Input for this task
┄┄┄┄┄┄┄┄┄┄┄┄┄┄┄┄┄┄┄┄
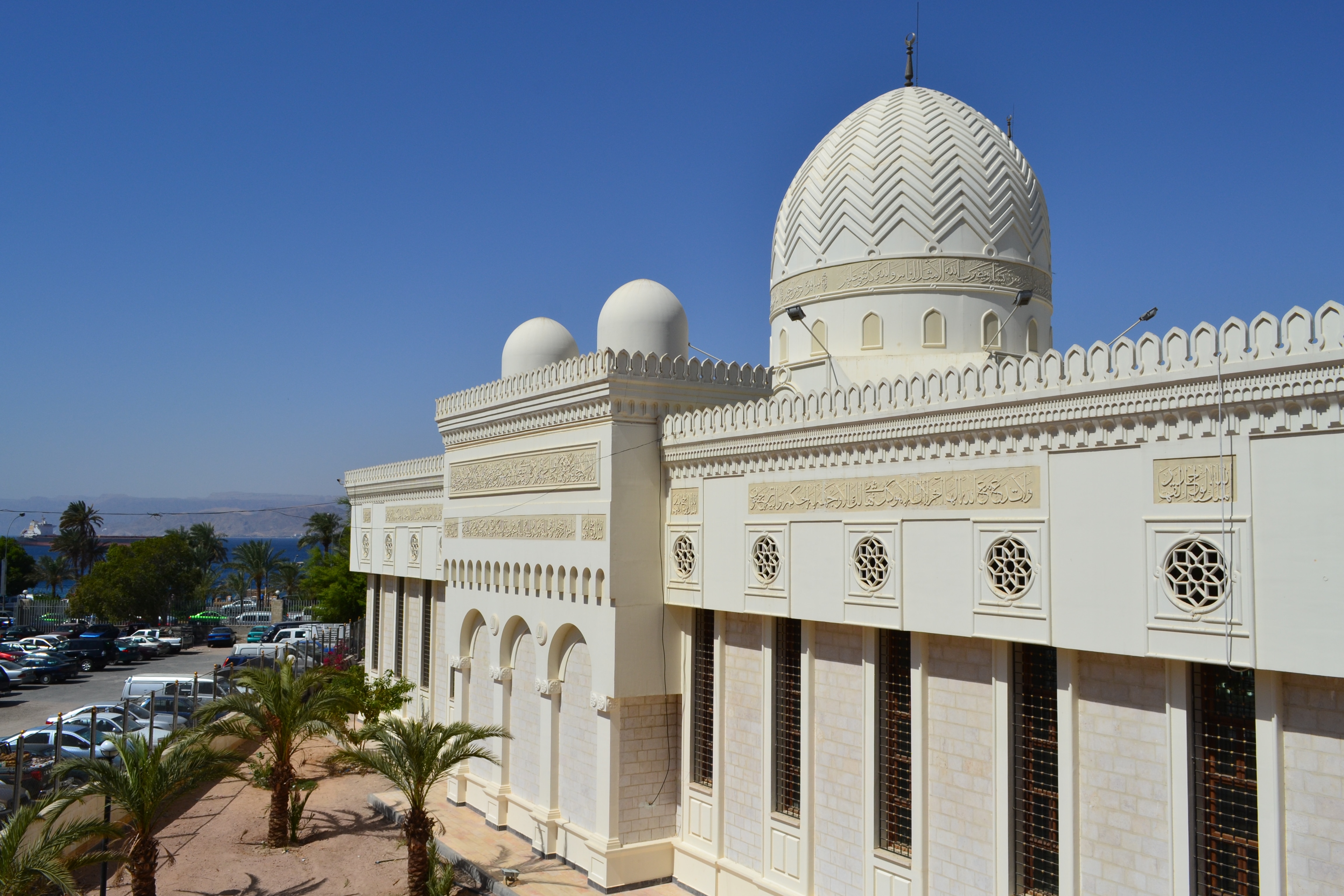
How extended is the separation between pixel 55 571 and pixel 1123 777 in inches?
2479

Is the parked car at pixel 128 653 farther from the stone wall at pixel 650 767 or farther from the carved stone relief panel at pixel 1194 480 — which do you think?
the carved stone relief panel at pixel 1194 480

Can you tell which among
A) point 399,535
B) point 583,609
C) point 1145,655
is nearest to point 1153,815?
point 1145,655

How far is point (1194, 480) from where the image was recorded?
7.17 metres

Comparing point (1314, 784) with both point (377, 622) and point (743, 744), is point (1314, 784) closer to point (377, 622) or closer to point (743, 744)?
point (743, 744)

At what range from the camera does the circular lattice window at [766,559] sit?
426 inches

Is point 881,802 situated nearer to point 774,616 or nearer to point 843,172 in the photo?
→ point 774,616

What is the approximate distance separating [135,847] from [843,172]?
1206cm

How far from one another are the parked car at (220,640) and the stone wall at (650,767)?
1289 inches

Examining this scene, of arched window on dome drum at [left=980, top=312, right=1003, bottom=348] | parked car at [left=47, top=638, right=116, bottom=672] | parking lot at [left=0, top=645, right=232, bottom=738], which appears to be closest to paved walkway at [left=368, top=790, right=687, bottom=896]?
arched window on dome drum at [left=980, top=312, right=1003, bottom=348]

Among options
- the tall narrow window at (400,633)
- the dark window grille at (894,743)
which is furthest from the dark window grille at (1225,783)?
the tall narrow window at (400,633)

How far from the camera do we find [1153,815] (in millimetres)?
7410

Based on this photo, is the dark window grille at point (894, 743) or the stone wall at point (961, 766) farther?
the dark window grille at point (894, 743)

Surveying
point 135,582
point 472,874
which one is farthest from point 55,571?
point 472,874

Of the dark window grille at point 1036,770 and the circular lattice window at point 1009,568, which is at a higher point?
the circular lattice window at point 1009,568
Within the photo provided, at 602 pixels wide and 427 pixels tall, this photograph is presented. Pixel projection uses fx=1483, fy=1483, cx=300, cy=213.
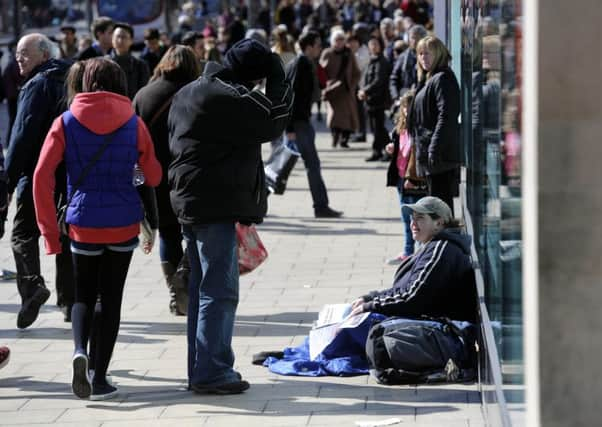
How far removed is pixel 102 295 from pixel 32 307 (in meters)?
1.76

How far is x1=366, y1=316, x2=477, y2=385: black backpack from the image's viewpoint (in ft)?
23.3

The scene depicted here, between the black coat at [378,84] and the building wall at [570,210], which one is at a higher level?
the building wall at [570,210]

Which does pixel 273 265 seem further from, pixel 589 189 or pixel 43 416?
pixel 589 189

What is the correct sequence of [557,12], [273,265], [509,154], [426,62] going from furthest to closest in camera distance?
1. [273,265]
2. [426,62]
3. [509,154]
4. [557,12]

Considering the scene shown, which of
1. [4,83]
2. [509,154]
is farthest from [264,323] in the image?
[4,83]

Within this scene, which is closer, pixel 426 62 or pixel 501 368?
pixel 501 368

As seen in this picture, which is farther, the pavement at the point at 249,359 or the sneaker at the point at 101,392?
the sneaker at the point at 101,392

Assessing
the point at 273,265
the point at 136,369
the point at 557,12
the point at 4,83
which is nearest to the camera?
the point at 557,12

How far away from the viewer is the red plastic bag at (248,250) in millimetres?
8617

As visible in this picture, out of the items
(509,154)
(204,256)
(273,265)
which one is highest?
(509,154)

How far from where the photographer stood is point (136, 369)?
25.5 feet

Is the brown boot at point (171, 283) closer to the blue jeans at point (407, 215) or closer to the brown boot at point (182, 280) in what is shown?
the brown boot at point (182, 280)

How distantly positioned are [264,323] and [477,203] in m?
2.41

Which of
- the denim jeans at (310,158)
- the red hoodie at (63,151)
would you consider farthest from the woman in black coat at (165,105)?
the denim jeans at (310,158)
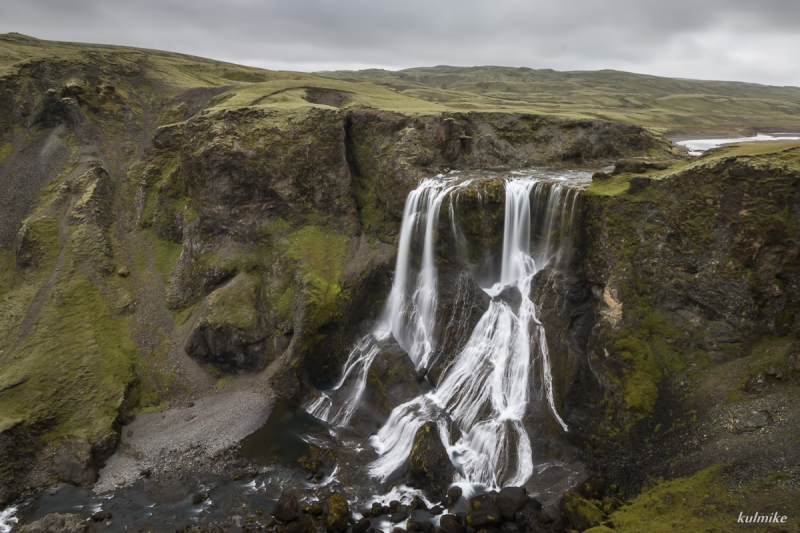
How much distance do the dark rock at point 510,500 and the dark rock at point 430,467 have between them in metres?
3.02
┄┄┄┄┄┄┄┄┄┄┄┄┄┄┄┄┄┄┄┄
Work to be completed
The pictures should not appear in the copy; every other part of the records above must be returned exactly.

Result
How extended is the separation between pixel 55 571 and pixel 1123 777 in inches?
2479

Is the parked car at pixel 128 653 farther from the stone wall at pixel 650 767 or farther from the carved stone relief panel at pixel 1194 480 — which do you think?
the carved stone relief panel at pixel 1194 480

Can you tell which among
A) point 399,535
B) point 583,609
C) point 1145,655
is nearest to point 1153,815?
point 1145,655

How far is point (1194, 480) from where the image was recorded?
7.17 metres

Comparing point (1314, 784) with both point (377, 622) and point (743, 744), is point (1314, 784) closer to point (377, 622) or closer to point (743, 744)?
point (743, 744)

At what range from the camera does the circular lattice window at [766,559] sit?
426 inches

Is point 881,802 situated nearer to point 774,616 or nearer to point 843,172 in the photo?
→ point 774,616

What is the approximate distance separating [135,847] from [843,172]?
1206cm

How far from one another are the parked car at (220,640) and the stone wall at (650,767)?
1289 inches

Examining this scene, of arched window on dome drum at [left=980, top=312, right=1003, bottom=348] | parked car at [left=47, top=638, right=116, bottom=672] | parking lot at [left=0, top=645, right=232, bottom=738], which appears to be closest to paved walkway at [left=368, top=790, right=687, bottom=896]?
arched window on dome drum at [left=980, top=312, right=1003, bottom=348]

Among options
- the tall narrow window at (400,633)
- the dark window grille at (894,743)
which is furthest from the dark window grille at (1225,783)?
the tall narrow window at (400,633)

How far from the camera do we find [1153,815] (in millimetres)?
7410

Based on this photo, is the dark window grille at point (894, 743) or the stone wall at point (961, 766) farther?
the dark window grille at point (894, 743)

Surveying
point 135,582
point 472,874
which one is farthest from point 55,571?
point 472,874

Of the dark window grille at point 1036,770 and the circular lattice window at point 1009,568, which is at a higher point?
the circular lattice window at point 1009,568
Within the photo provided, at 602 pixels wide and 427 pixels tall, this photograph is presented. Pixel projection uses fx=1483, fy=1483, cx=300, cy=213.
How far removed is pixel 102 295 from pixel 32 307 (in meters)?
1.76

How far is x1=366, y1=316, x2=477, y2=385: black backpack from the image's viewpoint (in ft)?
23.3

The scene depicted here, between the black coat at [378,84] and the building wall at [570,210], which one is at a higher level?
the building wall at [570,210]

Which does pixel 273 265 seem further from, pixel 589 189 or pixel 43 416?
pixel 589 189

What is the correct sequence of [557,12], [273,265], [509,154], [426,62] going from furthest to closest in camera distance?
1. [273,265]
2. [426,62]
3. [509,154]
4. [557,12]

Considering the scene shown, which of
1. [4,83]
2. [509,154]
is farthest from [264,323] in the image?
[4,83]

Within this scene, which is closer, pixel 426 62 or pixel 501 368?
pixel 501 368

As seen in this picture, which is farther, the pavement at the point at 249,359 or the sneaker at the point at 101,392?
the sneaker at the point at 101,392

Assessing
the point at 273,265
the point at 136,369
the point at 557,12
the point at 4,83
which is nearest to the camera?
the point at 557,12

How far away from the viewer is the red plastic bag at (248,250) in millimetres?
8617

As visible in this picture, out of the items
(509,154)
(204,256)
(273,265)
which one is highest?
(509,154)

How far from where the photographer stood is point (136, 369)?
25.5 feet

Is the brown boot at point (171, 283) closer to the blue jeans at point (407, 215) or closer to the brown boot at point (182, 280) in what is shown?
the brown boot at point (182, 280)

How distantly positioned are [264,323] and [477,203] in m?
2.41

Which of
- the denim jeans at (310,158)
- the red hoodie at (63,151)
would you consider farthest from the woman in black coat at (165,105)?
the denim jeans at (310,158)
How much distance do the dark rock at point 510,500 and the dark rock at point 430,467 have between them in metres?
3.02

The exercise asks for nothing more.